Gas lit, stone lined tunnels were installed below floor level to connect the dock of each court to a central entrance where the pulpit once stood
New street level floors, external doors and dividing high walls were constructed to separate each of the courts from the western transept, which was retained as a chapel in almost its original state, most religious denominations using it for weekly services for the prisoners in the gaol until 1961.
Jury rooms and offices for members of the legal profession were constructed on the corner between Campbell and Brisbane Streets.
Rooms to house the deputy gaoler were added to the first floor. The court rooms were first used on 17 April 1860, His Honor Sir Valentine Fleming, Knight Chief Justice presiding in Court 1, while His Honor Mr. Justice Horne sat in Court 2.
The courts continued with various uses as Supreme Courts, Criminal, Magistrates and Coroners Courts up until 1983, with only minor alterations such as additional toilets in 1916, electric lighting and heating and the acoustic ceiling and air conditioning of Court 2 in the 1950’s.

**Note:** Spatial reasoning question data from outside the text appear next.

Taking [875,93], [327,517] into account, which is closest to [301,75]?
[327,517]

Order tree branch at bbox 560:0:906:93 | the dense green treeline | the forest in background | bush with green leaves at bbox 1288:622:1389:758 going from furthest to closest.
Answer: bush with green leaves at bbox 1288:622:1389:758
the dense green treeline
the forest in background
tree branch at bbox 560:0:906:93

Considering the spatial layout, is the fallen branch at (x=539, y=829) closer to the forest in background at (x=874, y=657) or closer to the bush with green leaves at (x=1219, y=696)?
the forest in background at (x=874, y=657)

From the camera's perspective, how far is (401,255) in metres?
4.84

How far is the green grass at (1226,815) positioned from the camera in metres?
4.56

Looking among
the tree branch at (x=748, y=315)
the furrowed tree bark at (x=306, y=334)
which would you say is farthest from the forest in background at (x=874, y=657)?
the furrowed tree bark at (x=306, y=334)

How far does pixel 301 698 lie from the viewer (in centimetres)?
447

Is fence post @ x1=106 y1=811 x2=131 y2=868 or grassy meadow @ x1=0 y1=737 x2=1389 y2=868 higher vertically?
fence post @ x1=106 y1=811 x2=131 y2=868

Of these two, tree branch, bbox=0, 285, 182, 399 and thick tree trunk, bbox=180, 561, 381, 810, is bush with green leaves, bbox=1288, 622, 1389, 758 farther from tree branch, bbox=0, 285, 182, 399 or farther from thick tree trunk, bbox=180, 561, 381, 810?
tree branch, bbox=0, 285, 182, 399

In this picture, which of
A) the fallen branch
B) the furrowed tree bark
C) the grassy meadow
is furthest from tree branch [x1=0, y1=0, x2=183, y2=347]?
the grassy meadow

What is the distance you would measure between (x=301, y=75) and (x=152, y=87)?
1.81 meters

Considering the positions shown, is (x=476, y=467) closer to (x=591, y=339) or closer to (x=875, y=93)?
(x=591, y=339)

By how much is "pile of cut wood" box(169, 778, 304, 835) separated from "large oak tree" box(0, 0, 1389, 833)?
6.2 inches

With the transfer of prisoners to Risdon Prison early in 1961, the 1910 Deputy Gaoler’s residence in Brisbane Street was converted to a daytime holding block with ‘cyclone wire’ cells for prisoners awaiting trial.
In order to gain access to the tunnels under the courts leading to the docks, the chapel was demolished and the wire security cage runway installed.
Thus, we have existing today a fascinating insight into Colonial Tasmania. A beautiful 1834 tower with the two courtrooms remaining virtually unchanged for over 145 years.
And the Gaol Chapel, although partially destroyed in the 1960’s, has been restored to depict the original architectural design concept of John Lee Archer’s Penitentiary Chapel
Guided tours by National Trust volunteers are well worth participating in. The tours last for approx 75 minutes and the stories and information that is passed on by the guides is fantastic. The site also offers ghost tours on Monday & Friday nights. All in all, a fascinating insight to convict history in early Hobart.